In short-term equity strategies, the delay between when a signal is computed and when it is executed can materially reduce performance. As shown in our research note When Execution Delays Erode Short-Term Alpha, computing a signal at the market close and executing it at the next morning open can remove a large portion of short-term alpha. Computing signals shortly before the close and executing them with Market on Close orders can preserve more of the intended edge while maintaining realistic backtesting assumptions.
The figure below illustrates this effect. A theoretical version that computes and executes at the close produces the highest cumulative return. Computing the signal at 15:45 ET and executing at the close tracks the theoretical result much more closely than the classic workflow of computing at the close and executing at the next open. The difference in long-term performance highlights why execution timing matters.
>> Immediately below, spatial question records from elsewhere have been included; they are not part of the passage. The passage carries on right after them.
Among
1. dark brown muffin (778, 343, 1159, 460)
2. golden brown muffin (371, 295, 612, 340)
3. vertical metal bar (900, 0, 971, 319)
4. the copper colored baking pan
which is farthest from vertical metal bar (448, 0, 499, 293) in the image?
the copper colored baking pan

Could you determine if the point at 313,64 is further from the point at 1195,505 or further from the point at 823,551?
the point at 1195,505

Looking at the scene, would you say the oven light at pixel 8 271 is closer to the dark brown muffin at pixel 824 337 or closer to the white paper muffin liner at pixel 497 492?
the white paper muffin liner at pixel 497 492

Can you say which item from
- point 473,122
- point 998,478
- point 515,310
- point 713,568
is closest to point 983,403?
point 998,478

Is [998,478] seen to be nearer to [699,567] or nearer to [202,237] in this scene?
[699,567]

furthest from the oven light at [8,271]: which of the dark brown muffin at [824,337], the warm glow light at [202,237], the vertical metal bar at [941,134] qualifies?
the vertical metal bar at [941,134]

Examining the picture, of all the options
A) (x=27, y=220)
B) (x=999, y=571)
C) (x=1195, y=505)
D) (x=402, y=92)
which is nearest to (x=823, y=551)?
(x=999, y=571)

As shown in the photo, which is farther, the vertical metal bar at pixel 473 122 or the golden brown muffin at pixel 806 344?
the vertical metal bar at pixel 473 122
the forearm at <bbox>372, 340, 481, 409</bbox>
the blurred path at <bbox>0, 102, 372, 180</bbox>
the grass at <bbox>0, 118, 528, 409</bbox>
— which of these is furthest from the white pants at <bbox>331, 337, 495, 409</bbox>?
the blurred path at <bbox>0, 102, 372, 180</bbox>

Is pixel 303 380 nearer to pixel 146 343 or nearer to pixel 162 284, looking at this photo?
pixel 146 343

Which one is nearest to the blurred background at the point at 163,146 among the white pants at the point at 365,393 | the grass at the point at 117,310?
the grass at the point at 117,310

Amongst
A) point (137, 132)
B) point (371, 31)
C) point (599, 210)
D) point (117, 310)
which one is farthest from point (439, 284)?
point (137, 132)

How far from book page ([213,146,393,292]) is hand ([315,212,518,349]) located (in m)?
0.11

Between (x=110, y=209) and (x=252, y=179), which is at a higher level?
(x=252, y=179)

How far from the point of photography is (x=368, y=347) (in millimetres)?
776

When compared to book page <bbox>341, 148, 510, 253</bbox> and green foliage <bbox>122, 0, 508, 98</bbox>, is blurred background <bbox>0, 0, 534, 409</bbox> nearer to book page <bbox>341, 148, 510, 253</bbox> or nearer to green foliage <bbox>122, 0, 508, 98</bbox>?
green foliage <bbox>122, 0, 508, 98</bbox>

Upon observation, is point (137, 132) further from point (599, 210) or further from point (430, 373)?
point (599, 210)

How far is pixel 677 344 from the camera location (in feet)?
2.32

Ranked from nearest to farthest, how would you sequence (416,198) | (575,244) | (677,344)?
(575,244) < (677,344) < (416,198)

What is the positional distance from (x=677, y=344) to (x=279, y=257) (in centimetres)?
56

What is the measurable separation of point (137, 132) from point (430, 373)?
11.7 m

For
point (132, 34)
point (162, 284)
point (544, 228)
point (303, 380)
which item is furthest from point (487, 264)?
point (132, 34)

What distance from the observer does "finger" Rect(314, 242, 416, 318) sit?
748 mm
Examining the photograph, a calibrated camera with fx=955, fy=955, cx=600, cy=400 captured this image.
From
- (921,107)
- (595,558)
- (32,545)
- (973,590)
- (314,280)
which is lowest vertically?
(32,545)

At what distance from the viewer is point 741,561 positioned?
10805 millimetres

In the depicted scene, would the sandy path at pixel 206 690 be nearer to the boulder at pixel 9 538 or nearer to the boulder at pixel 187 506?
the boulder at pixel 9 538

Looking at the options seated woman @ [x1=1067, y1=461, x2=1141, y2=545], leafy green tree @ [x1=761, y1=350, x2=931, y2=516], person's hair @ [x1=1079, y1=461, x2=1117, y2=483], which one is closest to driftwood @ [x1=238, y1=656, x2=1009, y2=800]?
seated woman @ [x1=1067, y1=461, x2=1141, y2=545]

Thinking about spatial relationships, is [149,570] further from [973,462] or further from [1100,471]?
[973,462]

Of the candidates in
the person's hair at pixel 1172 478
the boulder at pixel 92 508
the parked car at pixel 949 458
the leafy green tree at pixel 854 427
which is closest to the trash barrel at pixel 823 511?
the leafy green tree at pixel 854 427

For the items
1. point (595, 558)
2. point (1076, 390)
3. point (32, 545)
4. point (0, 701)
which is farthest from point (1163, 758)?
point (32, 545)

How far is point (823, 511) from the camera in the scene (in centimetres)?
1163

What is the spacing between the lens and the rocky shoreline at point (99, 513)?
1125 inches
To enable this comparison historically, the database presented in this article captures both full-session daily prices and intraday prices up to 15:45 ET. The full-session daily prices reflect actual traded levels used in execution, and the 15:45 data represents what information would have been available before the close.
By preserving both views of the market, researchers can evaluate how much alpha survives when signals are formed before the close and executed at the official closing price, and how much is lost when execution is pushed to the next trading day. This structure makes it possible to backtest and compare realistic execution workflows with confidence.
An Example of output using this workflow

Use-case: near-close signals
This dataset gives you both full-session daily OHLC and
intraday OHLCV aggregated to 15:45 ET.
You can test whether signals formed using
info available ~15min before the close
perform differently from waiting until the 16:00 auction.
For context on why timing matters for short-term alpha decay, see our research note
When Execution Delays Erode Short-Term Alpha.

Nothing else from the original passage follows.